Le Canada revoit les hausses automatiques annuelles de la taxe sur la bière
Des groupes du secteur veulent que les taux d’accise soient indexés sur l’inflation, estimant que le mécanisme d’indexation a érodé la compétitivité depuis 2017.
mercredi 16 septembre 2026

Le Canada reconsidère le mécanisme automatique qui augmente chaque année sa taxe d’accise sur la bière, alors que la pression s’accentue de la part des brasseurs et d’autres groupes du secteur, qui estiment que le système alourdit les coûts et affaiblit la compétitivité.
Foodservice and Hospitality Magazine a rapporté mardi que l’examen fédéral porte sur le mécanisme dit d’indexation automatique intégré à la structure fiscale. Selon ce système, le taux d’accise sur la bière augmente automatiquement chaque année au lieu d’être révisé à chaque fois au moyen d’une nouvelle décision politique. Les critiques estiment que cette approche rend les coûts moins prévisibles pour les producteurs et qu’elle pénalise particulièrement les petits brasseurs, dont les marges sont plus serrées et la capacité à absorber des hausses de taxes plus limitée.
Le débat est devenu plus vif, car le cadre actuel est en place depuis 2017. Selon une analyse citée dans le reportage, la hausse automatique n’a pas contribué de manière significative aux objectifs de santé publique et a plutôt accru la pression financière sur la filière brassicole. Cette analyse appelait à revoir la politique au moyen d’évaluations d’impact formelles, plutôt que de la laisser se poursuivre sans changement.
La question dépasse la seule administration fiscale. Les brasseurs soutiennent que les hausses automatiques répétées augmentent les coûts de production et de distribution, limitent l’investissement et rendent plus difficile la concurrence pour les entreprises canadiennes dans un marché déjà soumis à la pression de l’inflation, de l’évolution de la demande des consommateurs et de la hausse des coûts d’exploitation. Les petits brasseurs et les brasseurs indépendants figurent parmi les plus virulents, affirmant que la structure fiscale réduit leur capacité à se développer et à fixer des prix compétitifs.
Les représentants du secteur défendent un modèle plus souple. Plutôt que de maintenir une hausse annuelle fixe, ils souhaitent que les taux d’accise reflètent l’inflation et l’évolution générale de la conjoncture économique. Les partisans de cette approche estiment qu’elle permettrait toujours à l’État de percevoir des recettes tout en réduisant le risque qu’une politique fiscale se déconnecte de ce que les producteurs et les consommateurs peuvent supporter.
Le gouvernement fédéral n’a pas annoncé de décision finale, mais de nouvelles consultations avec le secteur sont attendues avant toute modification. Cela signifie que les brasseurs, les groupes professionnels, les distributeurs et les opérateurs de l’hôtellerie-restauration resteront probablement associés aux discussions sur la manière de concilier les recettes publiques et la viabilité de la production nationale de bière.
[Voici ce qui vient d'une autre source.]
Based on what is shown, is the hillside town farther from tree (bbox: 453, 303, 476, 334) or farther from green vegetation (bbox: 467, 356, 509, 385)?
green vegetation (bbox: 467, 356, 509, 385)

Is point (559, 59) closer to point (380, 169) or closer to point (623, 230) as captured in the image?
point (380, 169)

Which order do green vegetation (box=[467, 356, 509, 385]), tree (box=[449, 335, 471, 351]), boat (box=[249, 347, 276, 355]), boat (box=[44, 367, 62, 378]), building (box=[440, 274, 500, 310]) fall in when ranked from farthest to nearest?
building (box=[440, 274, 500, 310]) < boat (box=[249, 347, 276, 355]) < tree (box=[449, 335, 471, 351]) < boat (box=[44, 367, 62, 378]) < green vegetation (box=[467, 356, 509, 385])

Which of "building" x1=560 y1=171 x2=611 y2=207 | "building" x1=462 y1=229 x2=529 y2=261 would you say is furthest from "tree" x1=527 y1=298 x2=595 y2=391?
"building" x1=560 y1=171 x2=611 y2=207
L’examen est également suivi de près dans l’ensemble de l’industrie des boissons, car la conception des taxes d’accise sur l’alcool peut influencer les prix, la demande des consommateurs et la planification des recettes tout au long de la chaîne d’approvisionnement. Pour les brasseries et les distributeurs de bière, une modification du mécanisme d’indexation automatique pourrait avoir un effet sur les stratégies de prix et les marges. Elle pourrait aussi peser sur des débats fiscaux plus larges au Canada concernant le vin, les spiritueux et d’autres catégories de boissons réglementées si les décideurs choisissent de revoir l’usage des hausses automatiques d’accise.
Ce débat de politique publique plus large intervient à un moment où de nombreux gouvernements sont sous pression pour préserver les recettes fiscales sans alourdir la charge pesant sur les fabricants locaux et les consommateurs. Au Canada, cette tension se manifeste désormais dans le secteur de la bière, où les producteurs estiment que la structure actuelle est devenue trop rigide et ne reflète plus les conditions économiques sur le terrain.
Les partisans d’une révision de la taxe estiment que la question centrale n’est pas de savoir s’il faut taxer la bière, mais comment cette taxe doit évoluer dans le temps. Ils soutiennent qu’un mécanisme d’indexation automatique peut être simple à administrer, mais que la simplicité, à elle seule, ne répond pas aux préoccupations liées à la compétitivité, à l’accessibilité financière ou à la question de savoir si la politique atteint les objectifs qu’elle s’est fixés. Ces questions devraient structurer le prochain cycle de discussions fédérales avec le secteur.